» TEXT:
>>>

Background information
- Born: Donald Andrew McClurkin, II November 9, 1959 (age 66) Copiague, New York, U.S.
- Genres: Gospel; contemporary Christian; inspirational/worship;
- Years active: 1980–present
- Labels: Verity; Word Entertainment;
- Website: www.donniemcclurkin.com

= Donnie McClurkin =

American gospel singer (born 1959)

Donald Andrew McClurkin Jr. (born November 9, 1959) is an American gospel singer and minister. He has won three Grammy Awards, ten Stellar Awards, two BET Awards, two Soul Train Awards, one Dove Award and one NAACP Image Awards. He is one of the top selling gospel artists, selling over 13 million albums. Variety dubbed McClurkin as a "Reigning King of Urban Gospel".

== Early life ==
McClurkin was born in Copiague, New York. When he was eight years old, his two-year-old brother was hit and killed by a speeding driver, which generated family turmoil. Shortly thereafter, McClurkin was a victim of childhood sexual abuse at the hands of his great uncle and, years later, by his great uncle's son. Two of his sisters dealt with substance abuse, and that's when the young McClurkin found solace in going to church and also through an aunt who sang background vocals with gospel musician Andraé Crouch.

By the time he was a teenager, he had formed the McClurkin Singers and later formed the New York Restoration Choir, with recordings as early as 1975. He released three albums with the New York Restoration Choir before departing to launch a solo career.

== Ministry ==

He was hired as an associate minister at Marvin Winans' Perfecting Church in Detroit, Michigan, in 1989. McClurkin served as an assistant to Winans for over a decade.

In 1991, a sharp pain and swelling, followed by internal bleeding, led, he says, to his diagnosis with leukemia. The doctor recommended immediate treatment, but McClurkin, who was then 31, decided instead to take his own advice. "I tell people to believe that God will save you," he says, "[and] I had to turn around and practice the very thing that I preached."

He was ordained and sent out by Marvin Winans in 2001 to establish Perfecting Faith Church in Freeport, New York, where he is senior pastor.

<<<

» RECORD SET:
>>>

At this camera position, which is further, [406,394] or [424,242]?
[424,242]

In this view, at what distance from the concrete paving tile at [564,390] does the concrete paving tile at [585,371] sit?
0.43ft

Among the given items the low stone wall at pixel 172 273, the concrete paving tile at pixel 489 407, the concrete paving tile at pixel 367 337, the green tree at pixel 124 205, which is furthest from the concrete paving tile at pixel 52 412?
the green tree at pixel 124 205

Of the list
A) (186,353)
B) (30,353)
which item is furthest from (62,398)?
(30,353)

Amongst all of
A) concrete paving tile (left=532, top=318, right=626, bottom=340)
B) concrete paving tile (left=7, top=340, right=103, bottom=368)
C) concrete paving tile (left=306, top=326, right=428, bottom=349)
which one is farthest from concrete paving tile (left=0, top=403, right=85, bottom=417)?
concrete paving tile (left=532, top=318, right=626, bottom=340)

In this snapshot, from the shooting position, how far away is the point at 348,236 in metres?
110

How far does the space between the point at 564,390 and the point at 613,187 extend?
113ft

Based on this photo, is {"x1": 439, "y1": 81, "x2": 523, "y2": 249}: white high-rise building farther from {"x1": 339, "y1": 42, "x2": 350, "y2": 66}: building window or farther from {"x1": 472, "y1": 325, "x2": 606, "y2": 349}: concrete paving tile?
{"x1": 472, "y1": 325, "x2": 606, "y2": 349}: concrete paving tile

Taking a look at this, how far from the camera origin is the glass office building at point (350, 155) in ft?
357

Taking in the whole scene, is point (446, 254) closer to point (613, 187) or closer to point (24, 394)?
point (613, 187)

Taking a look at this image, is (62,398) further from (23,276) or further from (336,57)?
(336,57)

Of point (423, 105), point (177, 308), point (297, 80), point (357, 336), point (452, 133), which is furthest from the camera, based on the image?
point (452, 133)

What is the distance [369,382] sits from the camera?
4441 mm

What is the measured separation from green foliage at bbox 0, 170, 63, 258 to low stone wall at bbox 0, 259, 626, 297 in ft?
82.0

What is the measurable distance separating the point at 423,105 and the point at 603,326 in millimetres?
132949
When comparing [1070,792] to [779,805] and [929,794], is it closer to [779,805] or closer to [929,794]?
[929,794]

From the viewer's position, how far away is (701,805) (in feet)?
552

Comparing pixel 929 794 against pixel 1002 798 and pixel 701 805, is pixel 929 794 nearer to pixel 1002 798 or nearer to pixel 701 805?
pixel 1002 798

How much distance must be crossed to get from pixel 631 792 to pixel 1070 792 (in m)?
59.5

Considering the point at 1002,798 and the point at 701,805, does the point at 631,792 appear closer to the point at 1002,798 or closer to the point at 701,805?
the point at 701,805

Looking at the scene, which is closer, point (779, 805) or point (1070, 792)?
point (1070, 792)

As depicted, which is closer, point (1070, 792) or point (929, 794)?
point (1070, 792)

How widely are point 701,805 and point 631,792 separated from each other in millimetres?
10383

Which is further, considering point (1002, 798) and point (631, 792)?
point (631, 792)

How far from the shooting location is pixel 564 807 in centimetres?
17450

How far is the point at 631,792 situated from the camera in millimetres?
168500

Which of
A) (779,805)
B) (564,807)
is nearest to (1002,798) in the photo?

<<<

» WORK TO COMPLETE: Continue the Donnie McClurkin biography from the point where it stops. The records have no connection to the Donnie McClurkin biography.

» REPLY TO THE TASK:
== Music ==

A friendship with a Warner Alliance executive resulted in his signing to the label for his 1996 self-titled LP, with producers Bill Maxwell, Mark Kibble of Take 6, Cedric and Victor Caldwell plus Andraé Crouch. The disc, which featured the perennially popular "Stand," went gold shortly after being publicly lauded by Oprah Winfrey. At the 48th Annual Grammy Awards, he won in the category Best Traditional Soul Gospel Album for "Psalms, Hymns & Spiritual Songs." McClurkin is best known for his hit songs "Stand" and "We Fall Down," which were played in heavy rotation on both Gospel and Urban radio. His three solo albums have topped the Billboard Charts

Dovetailing off the success of his near double platinum selling album, "Live in London and More," McClurkin released "Psalms, Hymns and Spiritual Songs" in 2005 and "We All Are One: Live In Detroit" in 2009, which also topped Billboard charts across various musical genres.

In 2014, McClurkin released "Duets" a collaborative album that features artists like Mary Mary’s Erica and Tina Campbell, Fred Hammond, John P. Kee, Dorinda Clark-Cole, Tramaine Hawkins, Israel Houghton and Tye Tribbett. The album debuted at No. 45 on the Billboard 200 and No. 4 on the Gospel Billboard charts. This was followed by his 2016 album, "The Journey," which debuted at number one on the Billboard Top Gospel Albums chart. It marked his seventh solo release and features live performances of some of his classics like “Speak to My Heart,” "Great Is Your Mercy," "Stand," and “That's What I Believe.” His 2019 release, "A Different Song," debuted at No. 2 on the Gospel Billboard charts.

In 2025, McClurkin released the single "Better Afterwhile," which reached No. 10 on the Billboard Hot Gospel Songs chart and led the Gospel Airplay chart. Recorded live at Trinity Broadcasting Network Studios, the song was written by McClurkin and produced by Tre’ Corley and Trent Phillips. The single blends traditional gospel elements with contemporary worship influences and received sustained national airplay across major and secondary gospel markets.

Following the success of the single, McClurkin announced that it would serve as the lead release for his final studio album titled "Finally", marking his first full-length project since 2019.

McClurkin's love for people and desire to share gospel music globally is the reason he includes a language medley—Japanese, Russian, Spanish, and Dutch — in most live performances.

In 2025, McClurkin publicly announced his departure from the music industry, citing a desire to focus on his ministry.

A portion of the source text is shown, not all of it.